Following on from the preceding discussion, four types of NP problems that are deemed difficult to be solved by digital computers are as follows:

  • Simulation: Computation simulation is modeling a natural world or physical system into a virtual scenario to understand its outcome and impact in advance. For instance, after the subprime crisis of 2008, financial institutions must run a stress test on their underlying assets and their crossholdings to predict the scenario in which the next financial crash could occur. According to one estimate, assessing the probability of a financial crash for a simple network of 20-30 institutions, having exposure in equity, derivatives, fixed income securities, and risk exposure to each other, would take 13.7 billion years, as calculated by a digital computer. This is the estimated time of running a simulation problem that is deterministic in nature and hints at solving a problem’s complexity in n steps in p time, which will not work using current digital technology and thus requires an advanced system to give a faster turnaround.
  • Optimization: Optimization refers to improving the efficiency of an existing algorithm to reduce time complexity. Suppose you have to build a portfolio of 1,000 stocks belonging to 10 sectors. Your client, an international hedge fund, will have to generate several scenarios based on market conditions and thus look for an efficient frontier.

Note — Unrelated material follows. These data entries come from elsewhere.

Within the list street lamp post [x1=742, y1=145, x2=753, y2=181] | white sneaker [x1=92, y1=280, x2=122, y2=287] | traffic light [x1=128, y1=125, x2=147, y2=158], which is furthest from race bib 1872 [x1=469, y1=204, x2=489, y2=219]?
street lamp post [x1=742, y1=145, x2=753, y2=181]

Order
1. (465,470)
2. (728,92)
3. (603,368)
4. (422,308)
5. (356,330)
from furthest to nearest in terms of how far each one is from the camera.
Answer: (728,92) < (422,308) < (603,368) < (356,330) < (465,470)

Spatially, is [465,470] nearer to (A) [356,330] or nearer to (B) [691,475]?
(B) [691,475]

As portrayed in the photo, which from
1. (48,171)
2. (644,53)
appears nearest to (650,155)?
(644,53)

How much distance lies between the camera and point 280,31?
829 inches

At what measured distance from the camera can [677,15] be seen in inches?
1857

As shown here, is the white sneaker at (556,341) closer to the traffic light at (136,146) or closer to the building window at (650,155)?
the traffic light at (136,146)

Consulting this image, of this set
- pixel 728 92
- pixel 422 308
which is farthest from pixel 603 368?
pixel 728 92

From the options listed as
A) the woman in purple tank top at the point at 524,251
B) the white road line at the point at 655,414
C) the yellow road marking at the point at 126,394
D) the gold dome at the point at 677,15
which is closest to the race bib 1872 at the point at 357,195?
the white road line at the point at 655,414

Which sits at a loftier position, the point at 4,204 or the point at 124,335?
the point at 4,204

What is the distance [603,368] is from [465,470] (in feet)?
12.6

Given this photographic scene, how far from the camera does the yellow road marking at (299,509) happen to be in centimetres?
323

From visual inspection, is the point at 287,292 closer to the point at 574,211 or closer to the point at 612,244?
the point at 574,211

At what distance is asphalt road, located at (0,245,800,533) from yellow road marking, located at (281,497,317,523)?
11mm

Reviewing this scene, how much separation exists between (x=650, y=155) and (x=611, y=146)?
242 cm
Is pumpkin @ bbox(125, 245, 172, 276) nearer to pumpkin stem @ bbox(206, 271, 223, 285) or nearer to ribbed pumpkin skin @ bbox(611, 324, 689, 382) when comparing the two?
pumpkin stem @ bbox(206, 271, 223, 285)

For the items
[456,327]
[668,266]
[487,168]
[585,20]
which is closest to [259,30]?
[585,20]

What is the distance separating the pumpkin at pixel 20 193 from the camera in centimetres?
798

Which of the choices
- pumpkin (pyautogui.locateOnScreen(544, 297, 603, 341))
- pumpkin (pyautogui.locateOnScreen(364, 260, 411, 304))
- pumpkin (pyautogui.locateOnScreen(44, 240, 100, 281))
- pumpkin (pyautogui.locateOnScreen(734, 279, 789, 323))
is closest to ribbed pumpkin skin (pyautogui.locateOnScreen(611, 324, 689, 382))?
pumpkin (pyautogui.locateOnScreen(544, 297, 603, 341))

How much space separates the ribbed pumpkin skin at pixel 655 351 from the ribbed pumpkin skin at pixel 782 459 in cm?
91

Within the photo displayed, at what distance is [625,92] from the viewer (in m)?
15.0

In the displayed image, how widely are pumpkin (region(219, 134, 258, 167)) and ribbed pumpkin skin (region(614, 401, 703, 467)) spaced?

These scenarios need to be updated in real time, adjusting themselves based on the risk tolerance limit defined for the portfolio. The classical computer may be able to solve the puzzle using parallel computing, but this might not be the most cost-effective and time-effective strategy. This problem underlies a need for an efficient computer to solve the puzzle in real time.
  • Pattern recognition: The pattern recognition method uses underlying data to discover hidden patterns and trends using machine learning algorithms. However, recent advances in GPU and related technology have enabled programmers to meet with decent success in understanding and uncovering hidden patterns in the given data. In financial fraud, however, the complexity of human behavior makes it difficult for machine learning algorithms to understand the patterns. Theoretically, a computer able to comprehend data in real time can help decode the patterns of financial fraud more successfully.
  • Cryptography: Providing a secure channel for customers to do transactions online in this e-connected world is a foremost priority for banks in the 21st century. All over the world, banks use Rivest, Shamir, and Adleman (RSA) technology based on linear factorization. The recent development of computing prowess hints that such encryption can be easily broken using quantum computers.

To summarize, it will suffice to say that with the limitations observed in current technology, it is time to explore new computing paradigms that can help solve the problems faced by the business fraternity at large and help the industry bring in innovations and creativity.